* Task to carry out: Reply with nothing but how many lines in the entries below include "views".

* Data listing:
=== Begin Enclosure ===
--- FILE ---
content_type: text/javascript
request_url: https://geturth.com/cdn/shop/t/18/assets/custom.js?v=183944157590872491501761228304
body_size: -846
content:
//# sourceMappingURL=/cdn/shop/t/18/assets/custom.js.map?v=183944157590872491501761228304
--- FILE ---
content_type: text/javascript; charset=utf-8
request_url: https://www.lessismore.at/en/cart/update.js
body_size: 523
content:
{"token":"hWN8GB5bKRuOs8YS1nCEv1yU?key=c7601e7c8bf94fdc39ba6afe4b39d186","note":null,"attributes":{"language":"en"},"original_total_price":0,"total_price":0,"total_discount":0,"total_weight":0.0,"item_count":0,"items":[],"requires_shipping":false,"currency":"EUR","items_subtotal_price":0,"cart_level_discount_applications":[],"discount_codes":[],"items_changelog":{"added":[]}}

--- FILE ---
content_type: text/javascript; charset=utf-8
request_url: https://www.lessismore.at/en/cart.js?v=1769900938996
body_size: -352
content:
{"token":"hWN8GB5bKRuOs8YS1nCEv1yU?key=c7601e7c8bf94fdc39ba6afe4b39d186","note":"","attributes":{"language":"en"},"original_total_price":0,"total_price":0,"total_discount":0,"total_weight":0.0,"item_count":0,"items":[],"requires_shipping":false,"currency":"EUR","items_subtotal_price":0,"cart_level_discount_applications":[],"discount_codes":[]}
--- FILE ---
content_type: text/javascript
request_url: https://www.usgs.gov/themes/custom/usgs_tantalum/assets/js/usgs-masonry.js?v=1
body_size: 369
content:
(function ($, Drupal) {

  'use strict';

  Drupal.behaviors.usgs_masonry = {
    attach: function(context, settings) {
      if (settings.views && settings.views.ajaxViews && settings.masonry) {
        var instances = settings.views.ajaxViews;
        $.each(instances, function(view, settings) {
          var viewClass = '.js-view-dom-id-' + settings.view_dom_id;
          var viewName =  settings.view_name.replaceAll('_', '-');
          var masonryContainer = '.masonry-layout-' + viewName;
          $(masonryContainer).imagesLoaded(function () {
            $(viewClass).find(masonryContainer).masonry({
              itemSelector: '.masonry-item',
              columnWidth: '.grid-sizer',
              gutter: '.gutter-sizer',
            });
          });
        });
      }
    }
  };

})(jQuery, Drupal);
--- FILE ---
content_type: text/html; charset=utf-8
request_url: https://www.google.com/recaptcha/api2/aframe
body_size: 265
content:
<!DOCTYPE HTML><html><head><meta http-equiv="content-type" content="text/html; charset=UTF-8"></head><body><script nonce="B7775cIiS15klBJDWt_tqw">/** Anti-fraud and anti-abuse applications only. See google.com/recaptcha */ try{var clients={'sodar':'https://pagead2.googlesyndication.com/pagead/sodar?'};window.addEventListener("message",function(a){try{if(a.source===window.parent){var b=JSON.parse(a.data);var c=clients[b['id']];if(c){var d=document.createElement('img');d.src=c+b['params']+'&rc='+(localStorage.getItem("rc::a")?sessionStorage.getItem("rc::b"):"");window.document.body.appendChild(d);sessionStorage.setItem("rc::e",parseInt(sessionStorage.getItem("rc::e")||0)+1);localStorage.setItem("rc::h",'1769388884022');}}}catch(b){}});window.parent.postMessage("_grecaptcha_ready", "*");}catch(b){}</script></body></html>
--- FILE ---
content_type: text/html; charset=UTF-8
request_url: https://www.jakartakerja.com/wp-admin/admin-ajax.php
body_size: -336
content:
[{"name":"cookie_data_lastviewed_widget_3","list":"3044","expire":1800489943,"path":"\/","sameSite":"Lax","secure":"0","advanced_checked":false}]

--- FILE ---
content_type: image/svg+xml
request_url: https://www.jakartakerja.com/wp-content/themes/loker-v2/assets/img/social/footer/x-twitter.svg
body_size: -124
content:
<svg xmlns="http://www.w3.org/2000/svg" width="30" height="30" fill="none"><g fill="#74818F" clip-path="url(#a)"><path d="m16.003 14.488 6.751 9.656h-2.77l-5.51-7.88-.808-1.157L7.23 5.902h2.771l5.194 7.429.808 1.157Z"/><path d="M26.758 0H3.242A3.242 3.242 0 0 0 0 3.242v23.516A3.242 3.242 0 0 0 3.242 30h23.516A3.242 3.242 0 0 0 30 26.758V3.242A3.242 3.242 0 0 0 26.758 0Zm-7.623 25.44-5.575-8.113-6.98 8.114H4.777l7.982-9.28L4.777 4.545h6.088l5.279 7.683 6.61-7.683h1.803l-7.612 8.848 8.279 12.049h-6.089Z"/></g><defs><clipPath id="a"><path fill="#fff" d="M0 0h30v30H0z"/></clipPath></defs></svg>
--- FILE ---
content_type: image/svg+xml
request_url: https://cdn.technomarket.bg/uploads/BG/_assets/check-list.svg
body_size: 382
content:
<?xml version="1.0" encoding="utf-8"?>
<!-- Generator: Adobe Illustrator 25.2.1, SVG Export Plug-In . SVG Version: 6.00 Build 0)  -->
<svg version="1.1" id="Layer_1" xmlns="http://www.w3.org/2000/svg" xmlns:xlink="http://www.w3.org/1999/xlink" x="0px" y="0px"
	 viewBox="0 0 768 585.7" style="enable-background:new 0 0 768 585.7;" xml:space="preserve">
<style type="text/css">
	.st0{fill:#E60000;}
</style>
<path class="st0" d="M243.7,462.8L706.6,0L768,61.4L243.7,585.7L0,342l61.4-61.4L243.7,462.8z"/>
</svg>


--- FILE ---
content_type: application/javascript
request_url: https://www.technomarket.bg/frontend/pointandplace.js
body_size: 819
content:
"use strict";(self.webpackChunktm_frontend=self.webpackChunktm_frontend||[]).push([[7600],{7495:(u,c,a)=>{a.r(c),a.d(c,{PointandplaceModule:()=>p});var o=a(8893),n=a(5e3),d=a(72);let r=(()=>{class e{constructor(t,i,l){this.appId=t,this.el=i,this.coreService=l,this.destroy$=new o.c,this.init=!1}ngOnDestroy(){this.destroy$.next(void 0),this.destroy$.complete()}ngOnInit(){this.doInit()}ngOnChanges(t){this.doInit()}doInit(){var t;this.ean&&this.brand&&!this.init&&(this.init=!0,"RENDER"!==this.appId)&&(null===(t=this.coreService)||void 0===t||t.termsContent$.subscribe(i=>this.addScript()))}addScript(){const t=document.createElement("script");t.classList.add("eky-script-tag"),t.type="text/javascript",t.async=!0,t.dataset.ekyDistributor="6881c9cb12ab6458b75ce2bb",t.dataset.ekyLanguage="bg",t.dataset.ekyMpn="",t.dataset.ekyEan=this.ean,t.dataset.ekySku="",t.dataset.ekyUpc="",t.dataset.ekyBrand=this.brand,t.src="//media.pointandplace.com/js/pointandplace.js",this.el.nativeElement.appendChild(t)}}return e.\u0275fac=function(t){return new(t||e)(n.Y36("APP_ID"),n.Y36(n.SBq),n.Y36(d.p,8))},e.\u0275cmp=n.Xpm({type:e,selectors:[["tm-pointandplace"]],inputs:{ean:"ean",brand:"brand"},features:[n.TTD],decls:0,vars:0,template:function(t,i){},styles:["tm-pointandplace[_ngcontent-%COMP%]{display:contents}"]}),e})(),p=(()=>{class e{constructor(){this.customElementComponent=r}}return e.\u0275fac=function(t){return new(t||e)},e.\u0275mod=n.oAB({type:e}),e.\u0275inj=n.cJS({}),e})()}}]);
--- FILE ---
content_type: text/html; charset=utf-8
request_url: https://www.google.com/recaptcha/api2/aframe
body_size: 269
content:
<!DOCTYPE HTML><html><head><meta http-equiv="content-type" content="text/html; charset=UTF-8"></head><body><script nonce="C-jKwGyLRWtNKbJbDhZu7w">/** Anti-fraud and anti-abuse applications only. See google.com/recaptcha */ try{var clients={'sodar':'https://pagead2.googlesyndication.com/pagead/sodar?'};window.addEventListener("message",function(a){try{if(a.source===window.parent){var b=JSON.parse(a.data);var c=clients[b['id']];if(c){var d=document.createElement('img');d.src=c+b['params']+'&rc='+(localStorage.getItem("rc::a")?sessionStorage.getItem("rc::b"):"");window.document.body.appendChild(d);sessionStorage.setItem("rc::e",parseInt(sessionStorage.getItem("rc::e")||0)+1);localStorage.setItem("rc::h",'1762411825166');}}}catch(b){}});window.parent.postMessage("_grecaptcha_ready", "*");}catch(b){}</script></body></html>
=== End Enclosure ===
* Answer space: 2